#### DATASET EXCERPTS:
..........
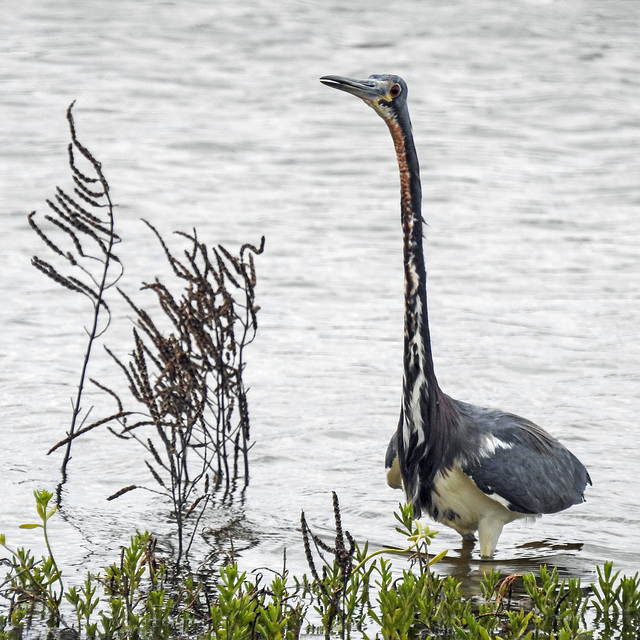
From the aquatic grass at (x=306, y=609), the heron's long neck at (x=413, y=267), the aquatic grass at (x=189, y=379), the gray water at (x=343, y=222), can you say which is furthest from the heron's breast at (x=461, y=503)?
the aquatic grass at (x=189, y=379)

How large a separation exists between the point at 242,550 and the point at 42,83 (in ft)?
51.6

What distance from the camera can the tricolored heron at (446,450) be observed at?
6.17m

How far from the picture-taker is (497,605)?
16.0 ft

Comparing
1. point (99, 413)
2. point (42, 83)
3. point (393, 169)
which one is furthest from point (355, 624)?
point (42, 83)

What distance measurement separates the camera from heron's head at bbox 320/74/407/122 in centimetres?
602

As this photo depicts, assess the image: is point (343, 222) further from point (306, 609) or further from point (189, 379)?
point (306, 609)

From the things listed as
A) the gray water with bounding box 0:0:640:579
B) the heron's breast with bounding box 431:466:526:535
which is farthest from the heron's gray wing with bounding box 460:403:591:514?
the gray water with bounding box 0:0:640:579

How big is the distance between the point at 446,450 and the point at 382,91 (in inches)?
79.5

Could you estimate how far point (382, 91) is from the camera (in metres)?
6.06

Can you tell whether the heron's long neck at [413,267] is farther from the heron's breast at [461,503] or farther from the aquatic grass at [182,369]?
the aquatic grass at [182,369]

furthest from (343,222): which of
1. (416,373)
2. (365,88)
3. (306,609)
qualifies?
(306,609)

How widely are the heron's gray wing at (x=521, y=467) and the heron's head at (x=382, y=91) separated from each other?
189 centimetres

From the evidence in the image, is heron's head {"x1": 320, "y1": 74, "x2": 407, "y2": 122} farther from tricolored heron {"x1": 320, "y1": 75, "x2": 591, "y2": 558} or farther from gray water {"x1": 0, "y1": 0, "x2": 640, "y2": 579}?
gray water {"x1": 0, "y1": 0, "x2": 640, "y2": 579}

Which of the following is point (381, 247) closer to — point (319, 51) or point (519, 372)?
point (519, 372)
..........
#### WHAT YOU NEED TO DO:
Render the data above as a JSON list of strings, one string per line, skipping blank lines and leaving out the pictures.

#### EXERCISE ANSWER:
[
  "From the aquatic grass at (x=306, y=609), the heron's long neck at (x=413, y=267), the aquatic grass at (x=189, y=379), the gray water at (x=343, y=222), can you say which is furthest from the heron's breast at (x=461, y=503)?",
  "the aquatic grass at (x=189, y=379)",
  "How large a separation exists between the point at 242,550 and the point at 42,83 (in ft)?",
  "51.6",
  "What distance from the camera can the tricolored heron at (446,450) be observed at?",
  "6.17m",
  "How far from the picture-taker is (497,605)?",
  "16.0 ft",
  "Comparing",
  "1. point (99, 413)",
  "2. point (42, 83)",
  "3. point (393, 169)",
  "which one is furthest from point (355, 624)?",
  "point (42, 83)",
  "What distance measurement separates the camera from heron's head at bbox 320/74/407/122 in centimetres?",
  "602",
  "As this photo depicts, assess the image: is point (343, 222) further from point (306, 609) or further from point (189, 379)?",
  "point (306, 609)",
  "From the things listed as",
  "A) the gray water with bounding box 0:0:640:579",
  "B) the heron's breast with bounding box 431:466:526:535",
  "which is farthest from the heron's gray wing with bounding box 460:403:591:514?",
  "the gray water with bounding box 0:0:640:579",
  "How big is the distance between the point at 446,450 and the point at 382,91 (in inches)?",
  "79.5",
  "Could you estimate how far point (382, 91) is from the camera (in metres)?",
  "6.06",
  "Can you tell whether the heron's long neck at [413,267] is farther from the heron's breast at [461,503] or farther from the aquatic grass at [182,369]?",
  "the aquatic grass at [182,369]",
  "furthest from (343,222): which of",
  "1. (416,373)",
  "2. (365,88)",
  "3. (306,609)",
  "qualifies?",
  "(306,609)",
  "How widely are the heron's gray wing at (x=521, y=467) and the heron's head at (x=382, y=91) separated from each other?",
  "189 centimetres",
  "From the evidence in the image, is heron's head {\"x1\": 320, \"y1\": 74, \"x2\": 407, \"y2\": 122} farther from tricolored heron {\"x1\": 320, \"y1\": 75, \"x2\": 591, \"y2\": 558} or farther from gray water {\"x1\": 0, \"y1\": 0, \"x2\": 640, \"y2\": 579}?",
  "gray water {\"x1\": 0, \"y1\": 0, \"x2\": 640, \"y2\": 579}",
  "Which of the following is point (381, 247) closer to — point (319, 51) or point (519, 372)?",
  "point (519, 372)"
]